The Corporation shall not oppose the corporate agent's right to seek any such
adjudication or award in arbitration.

                         (b) In the event that a determination shall have been
made pursuant to Section 6 of Article XII of the Bylaws that a corporate agent
is not entitled to indemnification, any judicial proceeding or arbitration
commenced pursuant to this Section 4 shall be conducted in all respects as a de
novo trial, or arbitration, on the merits and the corporate agent shall not be
prejudiced by reason of that adverse determination. If a change of control shall
have occurred, the Corporation shall have the burden of proving in any judicial
proceeding or arbitration


                                       A-4
   25
commenced pursuant to this Section 4 that the corporate agent is not entitled to
indemnification or advancement of expenses, as the case may be.

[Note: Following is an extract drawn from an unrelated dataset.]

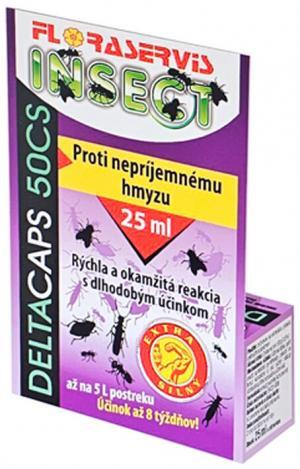 Deltacaps 50 SC 25ml/100K na lezúci hmyz, biocíd, Floraservis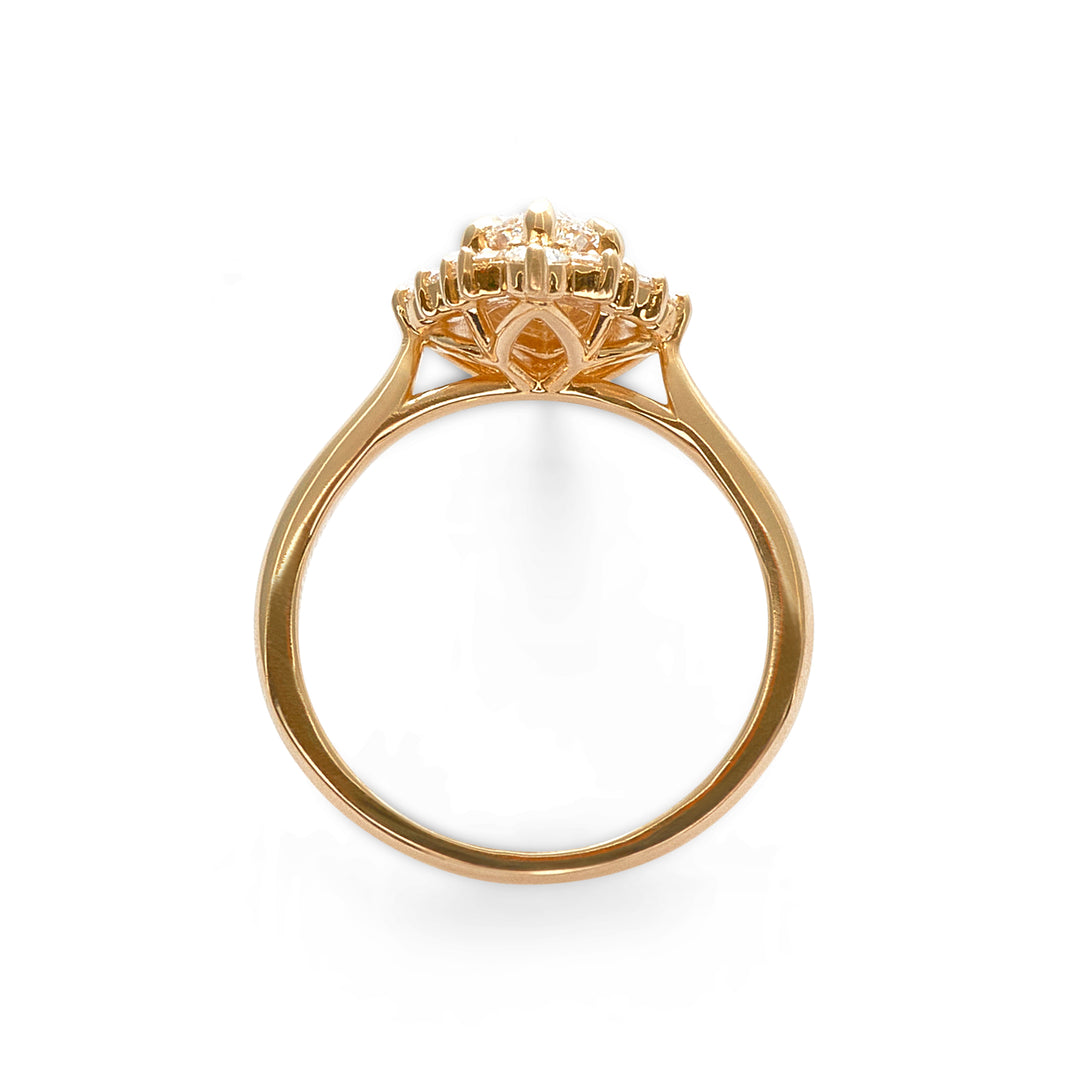 Heidi Marquise Cut Diamond Engagement Ring - Identity Diamonds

                         (c) If a determination shall have been made or deemed
to have been made pursuant to Section 6 of Article XII of the Bylaws that a
corporate agent is entitled to indemnification, the Corporation shall be bound
by such determination in any judicial proceeding or arbitration commenced
pursuant to this Section 4, absent (1) a misstatement or omission of a material
fact in connection with the corporate agent's request for indemnification, or
(2) a prohibition of such indemnification under applicable law.

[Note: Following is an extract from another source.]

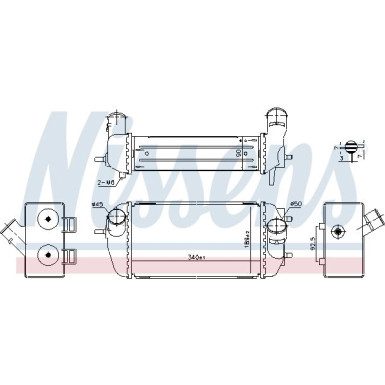 Ladeluftkühler PKW Kia Sportage IV 1.6 GDI 15 FIRST FIT 961495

                         (d) The Corporation shall be precluded from asserting
in any judicial proceeding or arbitration commenced pursuant to this Section 4
that the procedures and presumptions of these Procedures are not valid, binding
and enforceable, and shall stipulate in any such judicial proceeding or
arbitration that the Corporation is bound by all the provisions of these
Procedures.

                         (e) In the event that a corporate agent, pursuant to
this Section 4, seeks to enforce the corporate agent's rights under, or to
recover damages for breach of, Article XII of the Bylaws or these Procedures in
a judicial proceeding or arbitration, the Corporate agent shall be entitled to
recover from the Corporation, and shall be indemnified by the Corporation
against, any and all expenses [(of the types described in the definition of
expenses in Section 1 of Article XII of the Bylaws)] actually and reasonably
incurred in such judicial proceeding or arbitration, but only if the corporate
agent prevails therein. If it shall be determined in such judicial proceeding or
arbitration that the corporate agent is entitled to receive part but not all of
the indemnification or advancement of expenses sought, the expenses incurred by
the corporate agent in connection with such judicial proceeding or arbitration
shall be appropriately prorated.

                  Section 5. AMENDMENTS. These Procedures may be amended at any
time and from time to time in the same manner as any bylaw of the Corporation in
accordance with the Amended and Restated Charter of the Corporation and the
Bylaws; provided, however, that notwithstanding any amendment, alteration or
repeal of these Procedures or any provision hereof, any corporate agent shall be
entitled to utilize these Procedures with respect to any claim for
indemnification arising out of any action taken or omitted prior to such
amendment, alteration or repeal except to the extent otherwise required by law.